LIST OF TASKS:
[A] Could you reproduce the passage of the piece on Edwin Friedman between "A Society in" and "nerve in leadership.", inclusive, with "regulation" changed to "control"?
[B] Answer these questions about the piece on Edwin Friedman:
(i) Which publisher has reprinted "A Failure of Nerve"?
(ii) In what year was Friedman's Fables published?
(iii) What does the brain always process simultaneously, according to Friedman?

TEXT BLOCK:
+---+
Edwin Friedman on Leadership

Edwin H. Friedman’s 1999 book, “A Failure of Nerve: Leadership in the Age of the Quick Fix”, has recently been reprinted by Seabury Books, re-edited by Margaret Treadwell and Edward Beal. It’s the book Friedman was writing when he died in 1996, incomplete but full of practical wisdom for leaders in any family system or institution.

Failure of Nerve by Edwin H. FriedmanFriedman is known for his 1985 book, “Generation to Generation”, a collection of essays about family process in religious organisations, drawing strongly on family system theories developed by Murray Bowen. Friedman’s Fables, published in 1990, presented a number of stories that had been used in his training programs and lectures, applying family theory to religious, medical, education, business and governmental institutions.

My first connection with Friedman’s work was through Peter Steinke’s book, “How Your Church Family Works: Understanding Congregations As Emotional Systems”, read at a time of great difficulty for me as a congregational leader. I was glad to make the connection between the emotional systems I’d brought from my family of origin, and the way I was responding to members of the congregation in which I was a minister. That’s led me to go on to think about systemic issues faced by denominational structures and other institutions with which I am interacting as a consultant.

Imaginative Gridlock and the Spirit of Adventure

Friedman explores the importance of imagination for the expansion of Western Europe into the Americas, examining the gridlocked systems of thought that prevented and delayed significant engagement in the New World. Imaginatively gridlocked systems are characterised by an unending treadmill of trying harder, looking for answers rather than reframing questions, and either/or thinking that creates false dichotomies. Friedman points to vital factors in the breakthrough journeys of explorers: quests driven by adventure rather than certainty, willingness to encounter serendipity (chance), and the will to overcome imaginative barriers such as the equator.

A Society in Regression

Friedman draws parallels between chronically anxious families and the greater American family. He’s concerned about institutions that show evidence of reactivity rather than regulation of instinctual drive, herding rather than adaptation towards strength, blame displacement rather than growth-producing response to challenge, quick-fix mentality rather than allowing time for processes to mature, and a failure of nerve in leadership.

Data Junkyards and Data Junkies

Friedman expresses his concern that society’s over emphasis on the acquisition of information has led to a leadership culture that is paralyzed by the constant need for more data. This obsession, he says, can be seen in the focus on pathology found in medicine, mental health, parenting and management. Friedman points out that the brain is not a central processing unit for information. The brain always processes emotional factors and data simultaneously.
+---+
RECORDS SUPPLIED:
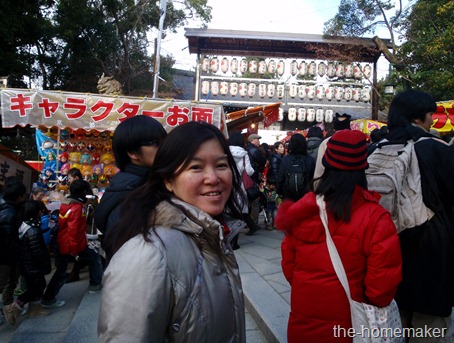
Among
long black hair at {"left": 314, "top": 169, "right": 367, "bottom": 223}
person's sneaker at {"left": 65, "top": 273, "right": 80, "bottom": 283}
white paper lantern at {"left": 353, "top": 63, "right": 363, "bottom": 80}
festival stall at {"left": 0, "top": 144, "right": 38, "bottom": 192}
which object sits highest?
white paper lantern at {"left": 353, "top": 63, "right": 363, "bottom": 80}

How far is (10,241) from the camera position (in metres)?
3.84

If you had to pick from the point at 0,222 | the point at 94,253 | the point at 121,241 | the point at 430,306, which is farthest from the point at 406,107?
the point at 94,253

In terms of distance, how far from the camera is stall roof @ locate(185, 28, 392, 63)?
49.4 feet

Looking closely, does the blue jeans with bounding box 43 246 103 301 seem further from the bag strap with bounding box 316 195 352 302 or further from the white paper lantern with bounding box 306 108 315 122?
the white paper lantern with bounding box 306 108 315 122

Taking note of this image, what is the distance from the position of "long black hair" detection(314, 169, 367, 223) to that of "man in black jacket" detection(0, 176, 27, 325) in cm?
336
+---+
SOLUTION LIST:
[A]
A Society in Regression

Friedman draws parallels between chronically anxious families and the greater American family. He’s concerned about institutions that show evidence of reactivity rather than control of instinctual drive, herding rather than adaptation towards strength, blame displacement rather than growth-producing response to challenge, quick-fix mentality rather than allowing time for processes to mature, and a failure of nerve in leadership.

[B]
(i) Seabury Books
(ii) 1990
(iii) Emotional factors and data